Consignes et exercices:
(1) Les affirmations (a), (b) et (c) s'accordent-elles avec l'extrait sur la sanction disciplinaire ? Réponds par oui ou non à chacune, en citant mot pour mot le passage qui tranche.
(a) Pour contester la sanction, la fonctionnaire mettait en avant son absence de passé disciplinaire.
(b) Selon l'extrait, la sanction était hors de proportion avec les fautes commises.
(c) Les autres moyens du pourvoi sont examinés avant de conclure.
(2) Recopie l'extrait sur la sanction disciplinaire en commençant par « Il résulte de » et en allant jusqu'à « l'ordonnance qu'il attaque. », en remplaçant « l'ordonnance » par « la décision ».
(3) Écris la suite de l'extrait sur la sanction disciplinaire, après sa dernière phrase.

Extrait fourni:
++++++

D'autre part, au soutien de son moyen tiré de la disproportion de la sanction prononcée à son encontre, la fonctionnaire concernée se bornait à invoquer son absence de passé disciplinaire et à contester la matérialité des faits reprochés.
Eu égard à l'ensemble de ces éléments, l'INRAP était fondé à soutenir que le juge des référés, à qui il appartenait de demander à ladite fonctionnaire de produire le courrier litigieux s'il avait un doute sur son contenu, a dénaturé les pièces du dossier en retenant que les fautes retenues n'étaient pas établies et que le moyen tiré du caractère disproportionné de la sanction prononcée, alors qu'elle n'était pas hors de proportion avec les fautes commises, était de nature à créer un doute sérieux sur sa légalité.
Il résulte de tout ce qui précède que, sans qu'il soit besoin de se prononcer sur les autres moyens du pourvoi, l'INRAP est fondé à demander l'annulation de l'ordonnance qu'il attaque.

++++++

[Fiches de relations spatiales]
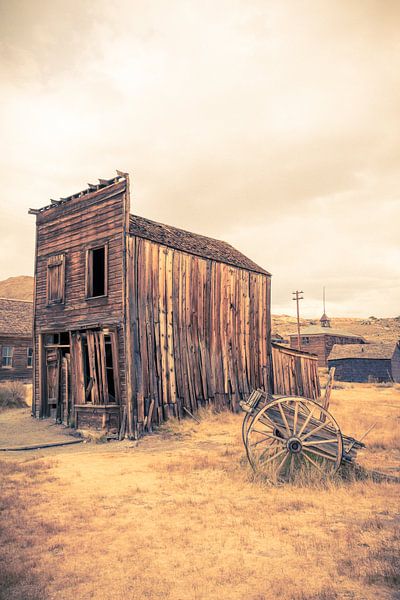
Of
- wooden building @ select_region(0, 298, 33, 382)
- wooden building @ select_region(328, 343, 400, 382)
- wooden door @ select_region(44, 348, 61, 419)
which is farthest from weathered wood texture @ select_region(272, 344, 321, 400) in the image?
wooden building @ select_region(328, 343, 400, 382)

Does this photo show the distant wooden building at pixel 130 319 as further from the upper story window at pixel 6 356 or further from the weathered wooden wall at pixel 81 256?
the upper story window at pixel 6 356

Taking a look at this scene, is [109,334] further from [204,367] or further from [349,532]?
[349,532]

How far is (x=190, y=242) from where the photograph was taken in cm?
1783

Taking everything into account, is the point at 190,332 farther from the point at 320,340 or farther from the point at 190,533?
the point at 320,340

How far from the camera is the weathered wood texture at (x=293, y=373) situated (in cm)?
2020

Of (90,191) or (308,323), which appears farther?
Result: (308,323)

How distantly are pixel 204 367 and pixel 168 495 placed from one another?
9154mm

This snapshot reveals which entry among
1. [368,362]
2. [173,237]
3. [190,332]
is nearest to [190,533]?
[190,332]

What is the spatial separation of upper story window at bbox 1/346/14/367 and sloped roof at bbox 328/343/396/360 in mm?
26130

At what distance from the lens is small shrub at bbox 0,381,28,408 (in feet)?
67.7

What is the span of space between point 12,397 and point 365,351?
29.1 m

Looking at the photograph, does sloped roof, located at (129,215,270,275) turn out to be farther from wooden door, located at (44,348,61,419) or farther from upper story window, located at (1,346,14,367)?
upper story window, located at (1,346,14,367)

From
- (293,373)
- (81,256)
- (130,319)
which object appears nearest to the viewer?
(130,319)

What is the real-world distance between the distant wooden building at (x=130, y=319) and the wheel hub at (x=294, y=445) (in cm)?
636
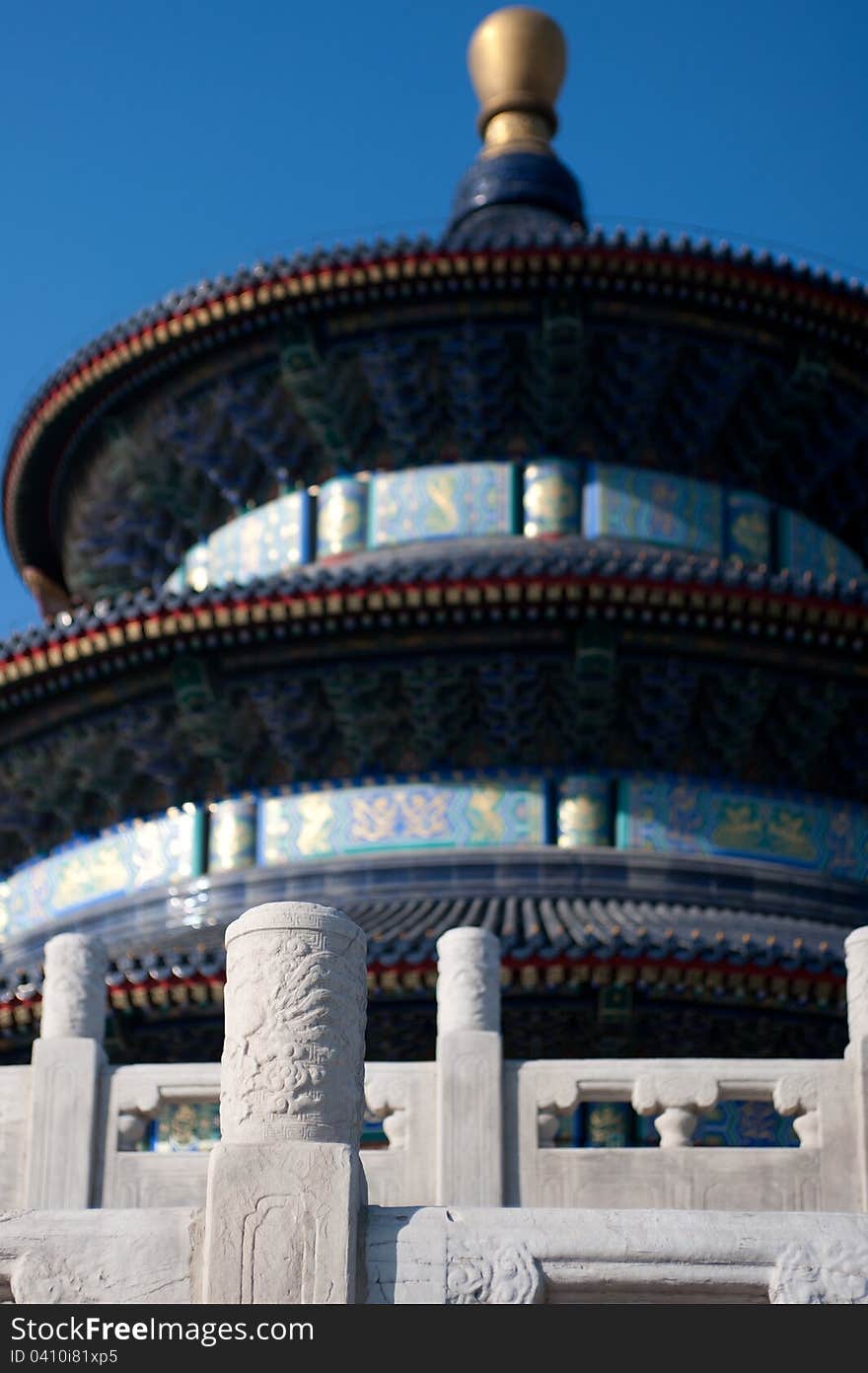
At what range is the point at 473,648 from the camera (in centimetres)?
1731

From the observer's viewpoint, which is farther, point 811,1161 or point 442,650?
point 442,650

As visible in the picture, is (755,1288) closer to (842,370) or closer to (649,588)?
(649,588)

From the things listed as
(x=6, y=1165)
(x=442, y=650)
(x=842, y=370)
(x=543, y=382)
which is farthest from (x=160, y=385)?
(x=6, y=1165)

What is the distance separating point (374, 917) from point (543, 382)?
623 centimetres

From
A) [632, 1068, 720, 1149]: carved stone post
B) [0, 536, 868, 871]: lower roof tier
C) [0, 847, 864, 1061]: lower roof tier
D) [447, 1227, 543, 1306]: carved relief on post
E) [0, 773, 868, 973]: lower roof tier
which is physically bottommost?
[447, 1227, 543, 1306]: carved relief on post

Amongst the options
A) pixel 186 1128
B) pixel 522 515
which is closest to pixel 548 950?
pixel 186 1128

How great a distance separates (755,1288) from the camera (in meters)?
7.38

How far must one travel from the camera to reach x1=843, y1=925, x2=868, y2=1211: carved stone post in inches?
422

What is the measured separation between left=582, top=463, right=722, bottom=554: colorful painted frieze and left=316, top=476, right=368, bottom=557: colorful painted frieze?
2.09m

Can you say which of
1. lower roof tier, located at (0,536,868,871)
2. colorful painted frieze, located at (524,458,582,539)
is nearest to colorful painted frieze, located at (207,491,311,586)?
colorful painted frieze, located at (524,458,582,539)

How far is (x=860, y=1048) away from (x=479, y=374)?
1058 centimetres

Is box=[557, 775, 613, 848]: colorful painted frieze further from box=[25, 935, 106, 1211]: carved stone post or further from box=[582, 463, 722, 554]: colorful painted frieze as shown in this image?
box=[25, 935, 106, 1211]: carved stone post

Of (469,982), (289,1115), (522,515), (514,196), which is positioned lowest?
(289,1115)

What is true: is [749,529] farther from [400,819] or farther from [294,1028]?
[294,1028]
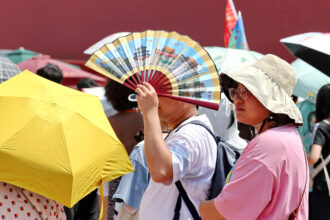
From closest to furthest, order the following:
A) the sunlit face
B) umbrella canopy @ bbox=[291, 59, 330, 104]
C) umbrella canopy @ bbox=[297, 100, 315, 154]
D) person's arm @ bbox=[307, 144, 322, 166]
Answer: the sunlit face < person's arm @ bbox=[307, 144, 322, 166] < umbrella canopy @ bbox=[297, 100, 315, 154] < umbrella canopy @ bbox=[291, 59, 330, 104]

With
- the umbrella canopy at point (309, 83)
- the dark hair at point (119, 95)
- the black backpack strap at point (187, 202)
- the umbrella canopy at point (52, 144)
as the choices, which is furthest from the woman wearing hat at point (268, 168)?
the umbrella canopy at point (309, 83)

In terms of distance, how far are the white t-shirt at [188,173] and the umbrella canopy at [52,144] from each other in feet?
0.65

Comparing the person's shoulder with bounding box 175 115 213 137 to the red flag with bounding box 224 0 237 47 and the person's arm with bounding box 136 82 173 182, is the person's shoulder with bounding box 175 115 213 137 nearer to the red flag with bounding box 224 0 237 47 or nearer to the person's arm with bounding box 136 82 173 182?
the person's arm with bounding box 136 82 173 182

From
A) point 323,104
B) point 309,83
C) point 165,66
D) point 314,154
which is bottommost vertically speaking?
point 314,154

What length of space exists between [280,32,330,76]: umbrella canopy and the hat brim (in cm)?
172

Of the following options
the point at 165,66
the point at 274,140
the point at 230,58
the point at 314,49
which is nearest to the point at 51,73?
the point at 230,58

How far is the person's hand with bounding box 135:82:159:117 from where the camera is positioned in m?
2.11

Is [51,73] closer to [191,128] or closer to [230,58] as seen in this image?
[230,58]

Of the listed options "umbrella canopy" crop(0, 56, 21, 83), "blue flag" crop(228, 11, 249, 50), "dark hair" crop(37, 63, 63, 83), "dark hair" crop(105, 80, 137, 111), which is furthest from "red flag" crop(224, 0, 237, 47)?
"umbrella canopy" crop(0, 56, 21, 83)

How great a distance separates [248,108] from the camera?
2.12 m

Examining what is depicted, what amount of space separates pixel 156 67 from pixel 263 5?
8503mm

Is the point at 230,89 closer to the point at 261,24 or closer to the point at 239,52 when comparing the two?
the point at 239,52

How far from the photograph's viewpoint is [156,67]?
2.21 meters

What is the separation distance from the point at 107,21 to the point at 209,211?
9217mm
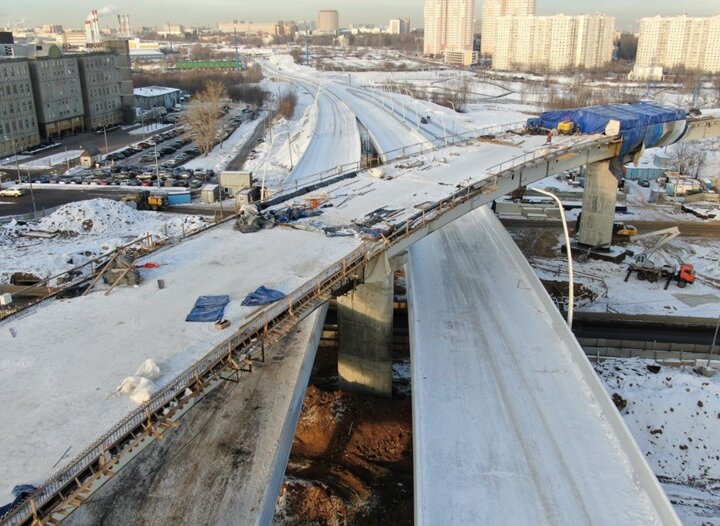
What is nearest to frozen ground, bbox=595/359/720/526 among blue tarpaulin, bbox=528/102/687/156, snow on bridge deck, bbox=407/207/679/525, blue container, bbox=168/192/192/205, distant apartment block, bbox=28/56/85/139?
snow on bridge deck, bbox=407/207/679/525

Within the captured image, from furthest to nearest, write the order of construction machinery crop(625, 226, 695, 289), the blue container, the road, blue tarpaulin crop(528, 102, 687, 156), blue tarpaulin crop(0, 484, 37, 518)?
1. the blue container
2. the road
3. blue tarpaulin crop(528, 102, 687, 156)
4. construction machinery crop(625, 226, 695, 289)
5. blue tarpaulin crop(0, 484, 37, 518)

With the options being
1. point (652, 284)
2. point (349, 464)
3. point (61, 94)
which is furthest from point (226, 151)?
point (349, 464)

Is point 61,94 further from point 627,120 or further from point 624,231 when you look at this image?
point 624,231

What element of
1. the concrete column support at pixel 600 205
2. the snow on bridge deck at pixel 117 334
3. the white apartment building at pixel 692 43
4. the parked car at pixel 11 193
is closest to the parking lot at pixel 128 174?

++++++

Réponses aux consignes:
(1)
(a) Oui : « se bornait à invoquer son absence de passé disciplinaire ».
(b) Non : « alors qu'elle n'était pas hors de proportion avec les fautes commises ».
(c) Non : « sans qu'il soit besoin de se prononcer sur les autres moyens du pourvoi ».

(2)
Il résulte de tout ce qui précède que, sans qu'il soit besoin de se prononcer sur les autres moyens du pourvoi, l'INRAP est fondé à demander l'annulation de la décision qu'il attaque.

(3)
Sur le réexamen par le Conseil d’Etat de la demande en référé :
D'une part, aucun des moyens tirés du caractère tardif de la notification de la convocation à l'entretien de ladite fonctionnaire, de l'absence d'objectivité du rapport transmis à la commission de discipline, de l'insuffisance de l'information donnée à cette dernière tant sur les éléments du dossier que sur les motifs ayant conduit l'autorité disciplinaire à ne pas suivre son avis, ainsi que de l'insuffisance de motivation de la décision contestée n'est de nature, en l'état de l'instruction, à créer un doute sérieux sur la légalité de la sanction infligée à la requérante.
D'autre part, les moyens tirés de ce que la sanction prononcée serait fondée sur des faits matériellement inexacts ou qu'elle serait disproportionnée ne sont pas, en l'état de l'instruction, de nature à créer un doute sérieux sur sa légalité.
Enfin, si le moyen tiré du caractère rétroactif de la sanction contestée est susceptible de conduire à son annulation en tant qu'elle prévoit une date d'entrée en vigueur antérieure à celle de sa notification, la décision a été entièrement exécutée dans cette mesure et ne saurait donc être suspendue par le juge des référés statuant sur le fondement de l'article L. 521-1 du code de justice administrative.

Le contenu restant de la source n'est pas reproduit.